▶ [LISTED ENTRIES]:
........
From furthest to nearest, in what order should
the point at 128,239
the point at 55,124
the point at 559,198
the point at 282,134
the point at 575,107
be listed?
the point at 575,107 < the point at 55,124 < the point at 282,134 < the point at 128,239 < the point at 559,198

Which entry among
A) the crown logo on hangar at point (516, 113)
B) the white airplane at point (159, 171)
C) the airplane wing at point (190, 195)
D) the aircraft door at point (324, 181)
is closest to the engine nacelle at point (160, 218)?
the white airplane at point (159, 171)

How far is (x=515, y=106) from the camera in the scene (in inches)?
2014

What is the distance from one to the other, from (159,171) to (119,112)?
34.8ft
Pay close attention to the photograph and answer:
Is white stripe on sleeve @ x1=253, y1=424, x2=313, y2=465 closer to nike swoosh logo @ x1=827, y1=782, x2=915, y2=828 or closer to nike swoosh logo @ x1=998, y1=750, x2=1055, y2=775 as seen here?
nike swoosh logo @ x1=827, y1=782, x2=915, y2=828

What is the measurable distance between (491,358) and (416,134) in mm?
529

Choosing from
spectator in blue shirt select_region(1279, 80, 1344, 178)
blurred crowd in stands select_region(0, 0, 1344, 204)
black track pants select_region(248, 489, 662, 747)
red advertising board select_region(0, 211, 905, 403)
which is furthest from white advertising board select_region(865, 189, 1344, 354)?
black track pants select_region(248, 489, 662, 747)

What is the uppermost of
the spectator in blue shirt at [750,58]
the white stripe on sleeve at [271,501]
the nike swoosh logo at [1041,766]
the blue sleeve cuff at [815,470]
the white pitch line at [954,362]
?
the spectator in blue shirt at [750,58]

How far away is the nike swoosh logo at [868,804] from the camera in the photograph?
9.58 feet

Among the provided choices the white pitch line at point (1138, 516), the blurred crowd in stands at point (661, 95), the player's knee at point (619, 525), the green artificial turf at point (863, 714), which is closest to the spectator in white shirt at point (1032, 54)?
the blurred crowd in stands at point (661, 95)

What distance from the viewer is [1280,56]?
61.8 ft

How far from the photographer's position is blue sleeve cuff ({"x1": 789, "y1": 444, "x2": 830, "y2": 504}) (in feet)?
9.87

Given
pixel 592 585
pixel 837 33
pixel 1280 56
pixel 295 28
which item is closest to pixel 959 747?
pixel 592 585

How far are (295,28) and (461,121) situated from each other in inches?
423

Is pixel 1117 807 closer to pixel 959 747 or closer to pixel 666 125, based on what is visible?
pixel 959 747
........
▶ [GIVEN EXERCISE]: Reproduce the data above with "engine nacelle" replaced by "jet engine housing", keeping every other word and number the same.

▶ [FINISHED EXERCISE]:
From furthest to nearest, in what order should
the point at 128,239
the point at 55,124
the point at 559,198
the point at 282,134
the point at 575,107
be listed?
the point at 575,107 < the point at 55,124 < the point at 282,134 < the point at 128,239 < the point at 559,198

Which entry among
A) the crown logo on hangar at point (516, 113)
B) the white airplane at point (159, 171)
C) the airplane wing at point (190, 195)
D) the aircraft door at point (324, 181)
is closest to the jet engine housing at point (160, 218)?
the white airplane at point (159, 171)

How far is (x=515, y=106) from the camera in the scene (in inches)?
2014

What is the distance from one to the other, from (159,171) to (119,112)?
34.8ft
Pay close attention to the photograph and answer:
Is white stripe on sleeve @ x1=253, y1=424, x2=313, y2=465 closer to nike swoosh logo @ x1=827, y1=782, x2=915, y2=828 or closer to nike swoosh logo @ x1=998, y1=750, x2=1055, y2=775 as seen here?
nike swoosh logo @ x1=827, y1=782, x2=915, y2=828

What is the measurable distance between (491,358) and (416,134) in mm?
529

Choosing from
spectator in blue shirt select_region(1279, 80, 1344, 178)
blurred crowd in stands select_region(0, 0, 1344, 204)
black track pants select_region(248, 489, 662, 747)
red advertising board select_region(0, 211, 905, 403)
which is furthest from white advertising board select_region(865, 189, 1344, 354)?
black track pants select_region(248, 489, 662, 747)

What is the uppermost of
the spectator in blue shirt at [750,58]
the white stripe on sleeve at [271,501]
the nike swoosh logo at [1041,766]
the blue sleeve cuff at [815,470]
the white pitch line at [954,362]
?
the spectator in blue shirt at [750,58]

How far away is the nike swoosh logo at [868,804] from the camera in the photograph?
9.58 feet

Among the provided choices the white pitch line at point (1138, 516), the blurred crowd in stands at point (661, 95), the player's knee at point (619, 525), the green artificial turf at point (863, 714), which is closest to the spectator in white shirt at point (1032, 54)?
the blurred crowd in stands at point (661, 95)

What distance from the viewer is [1280,56]?
61.8 ft

How far from the photographer's position is blue sleeve cuff ({"x1": 789, "y1": 444, "x2": 830, "y2": 504}) (in feet)?
9.87

Given
pixel 592 585
pixel 837 33
pixel 1280 56
pixel 295 28
which item is closest to pixel 959 747?
pixel 592 585

How far are (295,28) and (461,121) situated from each other in inches?
423

Is pixel 1117 807 closer to pixel 959 747 or closer to pixel 666 125, based on what is visible?
pixel 959 747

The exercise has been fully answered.